Source document:
-- Start --

Cybersecurity is of utmost importance to the U.S. Navy. With thousands of operational computers and networks, the Navy requires a reliable method of detecting cybersecurity and network vulnerabilities and attacks. Fortunately, there is a reliable and accurate method of unearthing these threats to military machines by analyzing system and network logs.
The Windows Event Log
Many naval computers run on the Microsoft Windows operating system. Windows includes software that monitors network and security alerts and records them in the Windows Event Log. Event logs contain information critical to investigating the history and validating the security of computers.
Microsoft updated the event log file with the release of Windows 7 by obfuscating the file structure and encoding the data in a proprietary binary format, exhibited as: .evtx. These event logs can only be viewed through the Windows Event Viewer, a graphical user interface that cannot be parsed by automated systems. In addition, since the event logs are encoded in a binary format, traditional text processing methods cannot be applied, compounding the difficulty of automating event log processing.
To streamline the process of updating naval computers and servers to the latest Windows operating system, the Navy desires a software tool to decode the complex binary structure of Windows event logs and extract relevant event information corresponding to critical security messages and alerts.
Windows event logs are encoded in a proprietary binary structure that prevents someone or some program from easily accessing the valuable information stored within them. Fortunately, research conducted by the Digital Forensics Research Conference (DFRWS) began to decrypt the binary structure of event logs.
According to Andreas Shuster’s research paper presented at DFRWS, “Introducing the Microsoft Vista Log File Format,” the Windows event log is comprised of three sections: the file header, chunk and event record. The chunk is merely a container for all the event records, which house the vital information regarding specific security alerts and events. Navigating to the individual event records is a relatively simple task. The start of every event record is marked by a sequence of two bytes: 0x2a 0x2a, which translates to: ** in ASCII. From here, it becomes much more difficult to locate critical information.
The remainder of the event record is encapsulated in a binary XML structure. It is similar to a regular XML document, except all the opening and closing tags have been converted to binary tokens. Further, the content of the XML is not stored inside the tags, meaning that Windows separates the content (the data regularly stored within XML tags) from the structure (opening/closing tags). Microsoft elected to do this to reduce disk space usage, as the structure of the XML does not have to be replicated for every event in the event record. Therefore, all the information necessary for determining the characteristics of an event is stored separately from the binary XML, in a structure known as the substitution array.
Figure 1 depicts the binary sequences that form an individual event record. The sequence: 0x2a 0x2a, indicates the beginning of an event record. For the purpose of extracting information, the binary XML section can be skipped because the substitution array holds the relevant data to analyze cybersecurity.
Although Shuster mentions that the sequence: 0x14 0x00 0x00 0x00, is the sole indicator of the start of the substitution array, examination of several event records proves that the sequence: 0x12 0x00 0x00 0x00, can also indicate the start of a substitution array, as demonstrated by Figure 1. In cases where 0x14 specifies the start of the substitution array, the event identification (ID) is located at the 83rd and 84th byte after the header.

-- End --

Entries:
-- Start --

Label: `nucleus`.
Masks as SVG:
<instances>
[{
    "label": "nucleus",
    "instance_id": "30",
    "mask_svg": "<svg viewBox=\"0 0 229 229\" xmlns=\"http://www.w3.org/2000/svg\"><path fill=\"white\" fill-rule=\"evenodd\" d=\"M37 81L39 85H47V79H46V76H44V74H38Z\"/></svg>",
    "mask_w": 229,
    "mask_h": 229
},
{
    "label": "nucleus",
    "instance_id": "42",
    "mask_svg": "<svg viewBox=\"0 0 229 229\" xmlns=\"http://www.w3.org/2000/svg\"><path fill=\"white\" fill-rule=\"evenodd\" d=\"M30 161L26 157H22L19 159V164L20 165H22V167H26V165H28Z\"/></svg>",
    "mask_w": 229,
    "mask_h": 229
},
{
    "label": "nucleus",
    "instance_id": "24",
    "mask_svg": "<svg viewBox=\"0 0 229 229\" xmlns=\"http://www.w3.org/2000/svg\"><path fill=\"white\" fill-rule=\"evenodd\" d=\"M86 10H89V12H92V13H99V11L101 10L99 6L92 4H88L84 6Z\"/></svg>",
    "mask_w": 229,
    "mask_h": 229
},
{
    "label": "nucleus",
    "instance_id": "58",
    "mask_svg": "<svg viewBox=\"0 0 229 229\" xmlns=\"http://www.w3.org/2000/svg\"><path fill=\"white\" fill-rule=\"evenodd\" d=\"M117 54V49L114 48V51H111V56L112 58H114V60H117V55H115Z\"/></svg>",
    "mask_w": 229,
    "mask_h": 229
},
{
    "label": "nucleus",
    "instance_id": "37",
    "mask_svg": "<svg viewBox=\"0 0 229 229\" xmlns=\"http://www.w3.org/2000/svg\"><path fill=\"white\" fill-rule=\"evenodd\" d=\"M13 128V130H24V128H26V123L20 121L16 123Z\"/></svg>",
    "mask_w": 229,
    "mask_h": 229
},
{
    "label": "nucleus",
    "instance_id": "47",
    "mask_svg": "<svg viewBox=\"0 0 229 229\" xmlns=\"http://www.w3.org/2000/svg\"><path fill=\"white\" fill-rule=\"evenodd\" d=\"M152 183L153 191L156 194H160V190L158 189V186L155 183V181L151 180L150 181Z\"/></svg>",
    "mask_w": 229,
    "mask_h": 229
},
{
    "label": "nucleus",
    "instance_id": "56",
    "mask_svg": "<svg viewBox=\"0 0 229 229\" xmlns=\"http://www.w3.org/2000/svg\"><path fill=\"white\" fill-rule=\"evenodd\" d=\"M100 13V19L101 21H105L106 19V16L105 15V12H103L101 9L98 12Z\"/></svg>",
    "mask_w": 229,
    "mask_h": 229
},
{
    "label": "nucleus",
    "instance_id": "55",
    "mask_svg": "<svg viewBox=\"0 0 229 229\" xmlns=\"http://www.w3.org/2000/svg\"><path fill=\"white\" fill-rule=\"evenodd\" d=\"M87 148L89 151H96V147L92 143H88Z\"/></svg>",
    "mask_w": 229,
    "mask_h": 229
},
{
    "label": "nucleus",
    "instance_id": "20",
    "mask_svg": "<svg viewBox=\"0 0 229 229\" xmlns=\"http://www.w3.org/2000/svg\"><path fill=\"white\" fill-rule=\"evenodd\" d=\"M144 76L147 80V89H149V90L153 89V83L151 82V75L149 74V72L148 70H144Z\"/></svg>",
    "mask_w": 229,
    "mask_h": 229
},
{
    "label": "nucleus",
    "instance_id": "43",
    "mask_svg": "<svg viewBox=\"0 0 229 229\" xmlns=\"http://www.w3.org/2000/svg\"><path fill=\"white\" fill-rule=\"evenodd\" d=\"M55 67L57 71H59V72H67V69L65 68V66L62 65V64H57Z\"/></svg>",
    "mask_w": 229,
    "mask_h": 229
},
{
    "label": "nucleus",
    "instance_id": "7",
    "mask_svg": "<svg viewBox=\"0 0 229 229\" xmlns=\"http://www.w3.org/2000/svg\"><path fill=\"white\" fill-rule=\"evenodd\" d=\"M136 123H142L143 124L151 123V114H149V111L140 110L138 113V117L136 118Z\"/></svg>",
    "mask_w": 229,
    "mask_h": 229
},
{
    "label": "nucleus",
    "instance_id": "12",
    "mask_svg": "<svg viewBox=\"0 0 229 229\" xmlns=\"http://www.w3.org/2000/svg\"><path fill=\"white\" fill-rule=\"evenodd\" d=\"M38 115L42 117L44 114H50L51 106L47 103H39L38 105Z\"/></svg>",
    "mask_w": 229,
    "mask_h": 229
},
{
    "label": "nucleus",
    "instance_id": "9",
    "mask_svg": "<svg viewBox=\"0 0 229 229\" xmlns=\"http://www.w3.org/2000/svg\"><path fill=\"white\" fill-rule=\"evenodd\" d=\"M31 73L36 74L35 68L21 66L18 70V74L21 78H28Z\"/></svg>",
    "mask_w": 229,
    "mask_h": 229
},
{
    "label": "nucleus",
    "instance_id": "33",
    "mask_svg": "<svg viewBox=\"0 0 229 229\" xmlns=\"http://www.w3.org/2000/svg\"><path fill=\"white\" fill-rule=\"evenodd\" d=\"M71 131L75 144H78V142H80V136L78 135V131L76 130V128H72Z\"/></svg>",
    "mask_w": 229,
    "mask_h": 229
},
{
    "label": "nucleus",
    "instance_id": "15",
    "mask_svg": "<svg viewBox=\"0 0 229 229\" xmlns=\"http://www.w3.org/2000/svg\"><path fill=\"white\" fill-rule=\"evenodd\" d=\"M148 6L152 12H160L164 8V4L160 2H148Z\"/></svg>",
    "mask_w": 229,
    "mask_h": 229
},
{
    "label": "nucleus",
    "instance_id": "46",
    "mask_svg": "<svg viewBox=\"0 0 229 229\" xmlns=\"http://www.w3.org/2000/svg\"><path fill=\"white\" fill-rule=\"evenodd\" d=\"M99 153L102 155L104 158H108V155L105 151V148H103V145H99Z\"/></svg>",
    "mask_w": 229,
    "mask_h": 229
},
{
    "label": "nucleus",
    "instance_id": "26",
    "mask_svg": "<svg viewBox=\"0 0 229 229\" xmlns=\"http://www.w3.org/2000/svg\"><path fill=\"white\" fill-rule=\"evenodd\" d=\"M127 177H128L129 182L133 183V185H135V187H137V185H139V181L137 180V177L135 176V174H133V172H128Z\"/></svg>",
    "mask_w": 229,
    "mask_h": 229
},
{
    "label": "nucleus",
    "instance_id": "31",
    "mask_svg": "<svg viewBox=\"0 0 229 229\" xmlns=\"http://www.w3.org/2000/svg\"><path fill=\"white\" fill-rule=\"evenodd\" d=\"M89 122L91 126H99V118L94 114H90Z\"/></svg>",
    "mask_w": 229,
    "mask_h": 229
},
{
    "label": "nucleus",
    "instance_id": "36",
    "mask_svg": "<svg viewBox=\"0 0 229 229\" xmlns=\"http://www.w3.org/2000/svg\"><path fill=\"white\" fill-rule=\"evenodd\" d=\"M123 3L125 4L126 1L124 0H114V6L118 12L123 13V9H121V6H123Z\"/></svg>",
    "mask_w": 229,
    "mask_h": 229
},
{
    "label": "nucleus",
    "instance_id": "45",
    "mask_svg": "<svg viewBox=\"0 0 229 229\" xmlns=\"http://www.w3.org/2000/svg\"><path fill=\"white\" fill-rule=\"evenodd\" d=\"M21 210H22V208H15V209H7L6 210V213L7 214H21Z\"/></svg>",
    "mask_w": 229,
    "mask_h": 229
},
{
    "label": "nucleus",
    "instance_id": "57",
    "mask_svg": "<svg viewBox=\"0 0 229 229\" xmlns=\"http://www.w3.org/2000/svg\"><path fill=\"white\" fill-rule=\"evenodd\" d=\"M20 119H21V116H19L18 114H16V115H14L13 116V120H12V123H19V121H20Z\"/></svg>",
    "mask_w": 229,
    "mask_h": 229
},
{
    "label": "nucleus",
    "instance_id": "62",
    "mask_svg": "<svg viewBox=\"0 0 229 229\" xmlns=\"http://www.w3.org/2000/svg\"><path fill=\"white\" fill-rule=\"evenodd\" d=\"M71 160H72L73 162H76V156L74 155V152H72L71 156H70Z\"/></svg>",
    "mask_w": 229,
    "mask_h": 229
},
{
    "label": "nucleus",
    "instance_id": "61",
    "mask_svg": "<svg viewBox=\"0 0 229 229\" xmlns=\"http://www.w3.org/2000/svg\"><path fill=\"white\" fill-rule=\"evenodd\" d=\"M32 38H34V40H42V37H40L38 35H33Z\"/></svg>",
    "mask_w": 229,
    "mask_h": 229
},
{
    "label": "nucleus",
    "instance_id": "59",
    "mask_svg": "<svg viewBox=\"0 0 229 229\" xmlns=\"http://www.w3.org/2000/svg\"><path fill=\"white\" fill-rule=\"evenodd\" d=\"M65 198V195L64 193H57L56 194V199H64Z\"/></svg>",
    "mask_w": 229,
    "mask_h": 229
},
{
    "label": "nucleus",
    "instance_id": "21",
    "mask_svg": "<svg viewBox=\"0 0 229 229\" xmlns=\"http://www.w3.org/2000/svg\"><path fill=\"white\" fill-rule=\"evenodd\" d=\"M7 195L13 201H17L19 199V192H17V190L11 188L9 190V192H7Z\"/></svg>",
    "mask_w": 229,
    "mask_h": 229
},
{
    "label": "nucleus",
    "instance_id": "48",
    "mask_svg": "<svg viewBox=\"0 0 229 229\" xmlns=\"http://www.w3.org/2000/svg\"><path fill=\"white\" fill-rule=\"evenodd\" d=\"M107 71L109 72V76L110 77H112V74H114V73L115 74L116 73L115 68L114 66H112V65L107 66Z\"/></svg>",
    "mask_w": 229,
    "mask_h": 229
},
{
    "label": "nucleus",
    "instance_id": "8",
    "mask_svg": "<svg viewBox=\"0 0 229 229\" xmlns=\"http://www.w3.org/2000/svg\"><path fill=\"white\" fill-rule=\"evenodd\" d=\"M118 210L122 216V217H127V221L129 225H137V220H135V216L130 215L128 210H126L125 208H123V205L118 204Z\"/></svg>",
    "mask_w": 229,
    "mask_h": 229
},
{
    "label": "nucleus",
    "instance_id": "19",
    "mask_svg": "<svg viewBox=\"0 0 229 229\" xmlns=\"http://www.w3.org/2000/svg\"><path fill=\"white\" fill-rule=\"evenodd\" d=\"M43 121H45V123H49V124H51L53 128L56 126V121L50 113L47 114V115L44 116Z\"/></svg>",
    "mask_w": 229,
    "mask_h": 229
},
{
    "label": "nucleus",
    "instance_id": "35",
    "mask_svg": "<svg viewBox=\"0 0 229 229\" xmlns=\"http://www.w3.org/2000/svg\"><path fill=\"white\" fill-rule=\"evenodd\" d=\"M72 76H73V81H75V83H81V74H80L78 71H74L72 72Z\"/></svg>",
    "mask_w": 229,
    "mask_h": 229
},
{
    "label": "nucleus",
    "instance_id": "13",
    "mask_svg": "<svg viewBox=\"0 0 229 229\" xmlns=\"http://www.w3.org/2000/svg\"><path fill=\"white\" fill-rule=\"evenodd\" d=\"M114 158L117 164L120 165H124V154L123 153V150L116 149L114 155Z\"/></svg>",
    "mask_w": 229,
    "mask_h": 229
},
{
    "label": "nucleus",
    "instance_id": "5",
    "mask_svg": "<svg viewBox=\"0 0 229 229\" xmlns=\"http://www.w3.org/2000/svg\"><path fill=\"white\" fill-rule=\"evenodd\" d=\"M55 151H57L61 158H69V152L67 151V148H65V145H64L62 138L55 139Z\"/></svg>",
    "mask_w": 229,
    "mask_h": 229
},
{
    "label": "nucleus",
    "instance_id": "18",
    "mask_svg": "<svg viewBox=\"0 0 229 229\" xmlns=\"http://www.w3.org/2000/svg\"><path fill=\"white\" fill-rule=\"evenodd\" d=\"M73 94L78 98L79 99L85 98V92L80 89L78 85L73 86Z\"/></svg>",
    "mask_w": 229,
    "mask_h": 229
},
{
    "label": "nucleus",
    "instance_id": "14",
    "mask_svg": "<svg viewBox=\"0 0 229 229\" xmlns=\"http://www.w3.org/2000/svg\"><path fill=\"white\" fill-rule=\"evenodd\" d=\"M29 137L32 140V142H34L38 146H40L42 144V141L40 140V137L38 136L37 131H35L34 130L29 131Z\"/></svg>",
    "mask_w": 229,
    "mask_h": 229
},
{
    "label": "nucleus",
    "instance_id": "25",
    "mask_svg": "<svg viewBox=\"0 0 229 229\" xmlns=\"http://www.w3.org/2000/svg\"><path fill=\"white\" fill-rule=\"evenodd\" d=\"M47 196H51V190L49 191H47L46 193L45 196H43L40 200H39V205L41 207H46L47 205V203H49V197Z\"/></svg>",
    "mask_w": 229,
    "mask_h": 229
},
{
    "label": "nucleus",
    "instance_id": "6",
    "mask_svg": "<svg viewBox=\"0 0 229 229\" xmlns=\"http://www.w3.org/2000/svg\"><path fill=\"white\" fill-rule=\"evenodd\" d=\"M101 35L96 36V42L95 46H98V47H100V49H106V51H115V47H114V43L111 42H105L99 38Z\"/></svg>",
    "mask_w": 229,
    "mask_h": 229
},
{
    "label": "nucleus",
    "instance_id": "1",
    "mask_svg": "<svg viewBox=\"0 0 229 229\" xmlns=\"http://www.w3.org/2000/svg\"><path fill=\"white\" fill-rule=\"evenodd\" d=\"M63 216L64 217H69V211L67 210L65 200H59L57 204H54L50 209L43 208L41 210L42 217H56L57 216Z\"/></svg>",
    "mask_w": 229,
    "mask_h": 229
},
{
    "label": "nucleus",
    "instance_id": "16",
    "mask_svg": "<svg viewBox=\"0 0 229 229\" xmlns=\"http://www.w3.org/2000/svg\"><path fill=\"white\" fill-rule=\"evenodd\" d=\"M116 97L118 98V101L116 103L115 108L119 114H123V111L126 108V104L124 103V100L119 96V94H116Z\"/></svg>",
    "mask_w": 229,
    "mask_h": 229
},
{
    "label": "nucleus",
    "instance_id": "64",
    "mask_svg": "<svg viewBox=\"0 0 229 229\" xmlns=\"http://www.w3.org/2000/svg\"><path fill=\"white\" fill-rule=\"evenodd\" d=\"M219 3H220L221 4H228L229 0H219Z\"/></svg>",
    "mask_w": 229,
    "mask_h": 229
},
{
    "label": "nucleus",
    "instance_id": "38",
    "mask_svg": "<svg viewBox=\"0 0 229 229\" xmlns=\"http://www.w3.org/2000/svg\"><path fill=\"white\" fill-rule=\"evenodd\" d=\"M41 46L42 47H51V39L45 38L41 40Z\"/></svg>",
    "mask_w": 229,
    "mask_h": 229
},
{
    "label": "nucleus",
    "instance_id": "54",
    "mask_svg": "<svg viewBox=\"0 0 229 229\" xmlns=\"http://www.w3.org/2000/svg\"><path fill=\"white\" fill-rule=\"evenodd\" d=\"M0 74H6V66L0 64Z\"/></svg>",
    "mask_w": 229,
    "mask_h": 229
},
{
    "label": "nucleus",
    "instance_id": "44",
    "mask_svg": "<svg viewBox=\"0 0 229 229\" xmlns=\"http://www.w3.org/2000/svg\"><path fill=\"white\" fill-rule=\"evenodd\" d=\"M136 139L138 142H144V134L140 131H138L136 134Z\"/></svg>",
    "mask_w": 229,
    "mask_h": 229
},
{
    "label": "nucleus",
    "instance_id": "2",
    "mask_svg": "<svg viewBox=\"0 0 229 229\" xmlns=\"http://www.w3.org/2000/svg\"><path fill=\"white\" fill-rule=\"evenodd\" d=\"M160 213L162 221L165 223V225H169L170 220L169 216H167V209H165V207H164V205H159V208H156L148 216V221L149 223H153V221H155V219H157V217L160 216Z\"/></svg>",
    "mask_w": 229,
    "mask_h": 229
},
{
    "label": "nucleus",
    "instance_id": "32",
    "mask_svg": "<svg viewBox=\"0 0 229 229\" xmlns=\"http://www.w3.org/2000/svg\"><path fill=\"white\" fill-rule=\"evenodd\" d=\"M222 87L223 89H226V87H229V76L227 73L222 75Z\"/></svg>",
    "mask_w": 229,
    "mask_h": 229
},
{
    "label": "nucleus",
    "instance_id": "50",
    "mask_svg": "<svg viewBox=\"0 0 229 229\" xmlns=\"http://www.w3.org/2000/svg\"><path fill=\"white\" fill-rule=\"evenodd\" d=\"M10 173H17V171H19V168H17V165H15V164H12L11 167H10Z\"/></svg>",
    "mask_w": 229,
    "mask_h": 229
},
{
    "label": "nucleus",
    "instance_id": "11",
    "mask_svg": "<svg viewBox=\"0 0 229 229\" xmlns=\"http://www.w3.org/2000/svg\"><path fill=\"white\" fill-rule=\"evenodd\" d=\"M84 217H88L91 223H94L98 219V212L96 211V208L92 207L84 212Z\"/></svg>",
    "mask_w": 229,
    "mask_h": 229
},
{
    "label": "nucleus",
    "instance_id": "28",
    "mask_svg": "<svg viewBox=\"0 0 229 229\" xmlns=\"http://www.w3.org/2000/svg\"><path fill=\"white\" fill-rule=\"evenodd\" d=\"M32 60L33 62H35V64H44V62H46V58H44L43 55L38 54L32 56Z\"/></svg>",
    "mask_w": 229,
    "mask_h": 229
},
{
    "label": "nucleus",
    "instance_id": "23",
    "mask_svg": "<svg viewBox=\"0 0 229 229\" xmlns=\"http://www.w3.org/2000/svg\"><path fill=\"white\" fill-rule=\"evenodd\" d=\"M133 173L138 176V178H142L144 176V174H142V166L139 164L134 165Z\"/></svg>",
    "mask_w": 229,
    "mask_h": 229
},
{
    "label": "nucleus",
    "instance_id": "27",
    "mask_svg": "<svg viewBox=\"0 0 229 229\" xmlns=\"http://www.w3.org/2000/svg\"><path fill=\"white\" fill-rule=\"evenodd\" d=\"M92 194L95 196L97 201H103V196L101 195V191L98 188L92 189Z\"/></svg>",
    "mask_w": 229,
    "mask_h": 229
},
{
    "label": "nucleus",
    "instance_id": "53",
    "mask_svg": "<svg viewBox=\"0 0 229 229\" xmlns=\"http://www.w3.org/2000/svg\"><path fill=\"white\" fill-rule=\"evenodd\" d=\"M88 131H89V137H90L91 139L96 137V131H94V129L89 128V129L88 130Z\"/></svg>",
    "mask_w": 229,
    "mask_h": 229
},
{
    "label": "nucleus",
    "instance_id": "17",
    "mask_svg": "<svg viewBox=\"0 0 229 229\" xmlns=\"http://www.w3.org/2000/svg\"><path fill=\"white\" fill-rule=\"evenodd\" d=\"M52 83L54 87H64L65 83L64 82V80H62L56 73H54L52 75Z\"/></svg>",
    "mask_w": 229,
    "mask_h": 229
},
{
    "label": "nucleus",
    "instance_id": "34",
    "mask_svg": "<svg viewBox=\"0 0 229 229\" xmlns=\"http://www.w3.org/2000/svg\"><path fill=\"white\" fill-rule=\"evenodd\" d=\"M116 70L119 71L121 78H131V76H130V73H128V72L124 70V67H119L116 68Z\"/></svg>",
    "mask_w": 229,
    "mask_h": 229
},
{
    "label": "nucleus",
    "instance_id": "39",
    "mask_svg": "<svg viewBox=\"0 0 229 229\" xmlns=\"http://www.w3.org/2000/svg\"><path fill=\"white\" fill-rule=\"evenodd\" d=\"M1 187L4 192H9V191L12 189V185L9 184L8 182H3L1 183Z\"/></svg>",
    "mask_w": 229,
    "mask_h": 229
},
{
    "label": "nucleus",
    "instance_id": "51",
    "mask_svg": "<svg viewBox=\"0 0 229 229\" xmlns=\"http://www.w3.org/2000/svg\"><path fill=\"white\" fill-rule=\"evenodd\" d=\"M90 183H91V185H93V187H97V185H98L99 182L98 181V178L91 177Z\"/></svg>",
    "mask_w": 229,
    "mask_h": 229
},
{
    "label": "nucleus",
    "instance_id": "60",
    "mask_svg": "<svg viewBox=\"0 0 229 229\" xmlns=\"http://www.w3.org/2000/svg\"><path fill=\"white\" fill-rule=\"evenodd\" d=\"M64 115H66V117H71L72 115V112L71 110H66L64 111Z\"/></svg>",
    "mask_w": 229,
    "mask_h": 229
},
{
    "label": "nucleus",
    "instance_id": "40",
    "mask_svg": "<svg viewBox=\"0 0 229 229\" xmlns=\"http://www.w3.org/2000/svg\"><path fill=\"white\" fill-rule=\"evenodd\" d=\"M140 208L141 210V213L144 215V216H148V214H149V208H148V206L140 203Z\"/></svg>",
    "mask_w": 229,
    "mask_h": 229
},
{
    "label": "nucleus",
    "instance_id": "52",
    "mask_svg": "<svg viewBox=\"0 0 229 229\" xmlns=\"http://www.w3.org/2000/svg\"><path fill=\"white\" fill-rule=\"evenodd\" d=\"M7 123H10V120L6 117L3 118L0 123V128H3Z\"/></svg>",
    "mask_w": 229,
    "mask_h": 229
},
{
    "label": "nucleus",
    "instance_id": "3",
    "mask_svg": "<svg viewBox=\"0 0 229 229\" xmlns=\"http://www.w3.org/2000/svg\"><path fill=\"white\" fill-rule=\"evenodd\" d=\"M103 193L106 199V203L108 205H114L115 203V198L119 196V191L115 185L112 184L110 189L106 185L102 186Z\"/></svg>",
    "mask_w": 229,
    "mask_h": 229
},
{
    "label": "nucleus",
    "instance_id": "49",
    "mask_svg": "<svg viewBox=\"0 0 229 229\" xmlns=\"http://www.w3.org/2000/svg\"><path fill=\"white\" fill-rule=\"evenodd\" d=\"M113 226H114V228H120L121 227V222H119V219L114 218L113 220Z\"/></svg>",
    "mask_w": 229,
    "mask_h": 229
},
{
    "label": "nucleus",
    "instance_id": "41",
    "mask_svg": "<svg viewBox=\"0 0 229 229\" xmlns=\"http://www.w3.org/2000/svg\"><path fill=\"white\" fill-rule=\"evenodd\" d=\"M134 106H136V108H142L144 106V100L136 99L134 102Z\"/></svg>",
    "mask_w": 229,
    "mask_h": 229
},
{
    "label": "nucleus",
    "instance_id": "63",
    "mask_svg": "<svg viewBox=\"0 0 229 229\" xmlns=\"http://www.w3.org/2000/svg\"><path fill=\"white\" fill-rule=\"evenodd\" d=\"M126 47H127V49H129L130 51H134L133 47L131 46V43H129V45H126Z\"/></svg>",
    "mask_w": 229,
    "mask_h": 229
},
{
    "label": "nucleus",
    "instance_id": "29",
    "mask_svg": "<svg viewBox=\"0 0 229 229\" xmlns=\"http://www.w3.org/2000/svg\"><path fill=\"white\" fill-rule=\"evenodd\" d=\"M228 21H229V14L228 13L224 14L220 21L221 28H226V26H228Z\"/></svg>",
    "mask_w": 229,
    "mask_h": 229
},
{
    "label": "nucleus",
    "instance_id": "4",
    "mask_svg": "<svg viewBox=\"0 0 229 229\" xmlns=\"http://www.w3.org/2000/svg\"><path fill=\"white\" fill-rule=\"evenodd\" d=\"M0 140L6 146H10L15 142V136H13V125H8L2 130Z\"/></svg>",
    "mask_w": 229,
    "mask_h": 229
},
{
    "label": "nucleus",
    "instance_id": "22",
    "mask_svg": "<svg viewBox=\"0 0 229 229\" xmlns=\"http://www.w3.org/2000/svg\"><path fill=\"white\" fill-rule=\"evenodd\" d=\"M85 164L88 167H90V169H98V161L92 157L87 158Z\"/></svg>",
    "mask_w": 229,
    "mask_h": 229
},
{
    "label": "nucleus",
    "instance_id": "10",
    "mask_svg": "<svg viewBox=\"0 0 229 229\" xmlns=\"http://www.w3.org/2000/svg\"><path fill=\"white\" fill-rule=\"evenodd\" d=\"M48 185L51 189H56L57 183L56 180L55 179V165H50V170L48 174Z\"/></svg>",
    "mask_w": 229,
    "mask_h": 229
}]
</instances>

-- End --

Task set:
(a) According to the text above on Windows event logs, what are the sections that make up the Windows event log?
(b) In the text on Windows event logs, when 0x14 marks the start of the substitution array, where is the event ID located?

The responses:
(a) The file header, the chunk, and the event record.

(b) At the 83rd and 84th byte after the header.